Adiós a la era del excedente: Nueva ley renueva la matriz energética para evitar importar electricidad en 5 años

(Por NL) La reciente promulgación de la Ley 7.599 de Energías Renovables marcó un punto importante en el debate energético paraguayo, ya que, para Massimiliano Corsi, presidente de la Cámara Paraguaya de Biocombustibles y Energías Renovables (Biocap), la norma no solo abre el juego a nuevas fuentes de energía, sino que también implica un reconocimiento explícito de que el histórico modelo hidroeléctrico del país empieza a mostrar sus límites.

En conversación con InfoNegocios, Corsi recordó que Paraguay construyó durante décadas una matriz energética basada casi exclusivamente en la hidroelectricidad. “Son 50 años que, con Itaipú y las binacionales, tuvimos soberanía energética y nunca la necesidad de diversificar, porque contábamos con energía abundante, excedente y limpia”, señaló. Sin embargo, advirtió que ese escenario está cambiando.

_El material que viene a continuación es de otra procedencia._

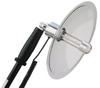 Parabolic Dish w/Laser -- FSPARA25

Según explicó, informes oficiales y proyecciones de las propias binacionales indican que el país podría alcanzar su techo de disponibilidad eléctrica en un horizonte de cinco a seis años. El motivo es la llegada de inversiones industriales electrointensivas, que demandan grandes volúmenes de energía para producir. “No podemos contar con el excedente para siempre, y sabemos que eso va a terminar”, afirmó.

En ese contexto, la diversificación de la matriz energética aparece como una necesidad estratégica. Allí entran en juego los biocombustibles y otras energías renovables, que —según aclaró— no buscan reemplazar a la electricidad, pero sí cumplir un rol esencial, especialmente en el sector del transporte. “En la parte vehicular, los biocombustibles reemplazan a los hidrocarburos”, explicó.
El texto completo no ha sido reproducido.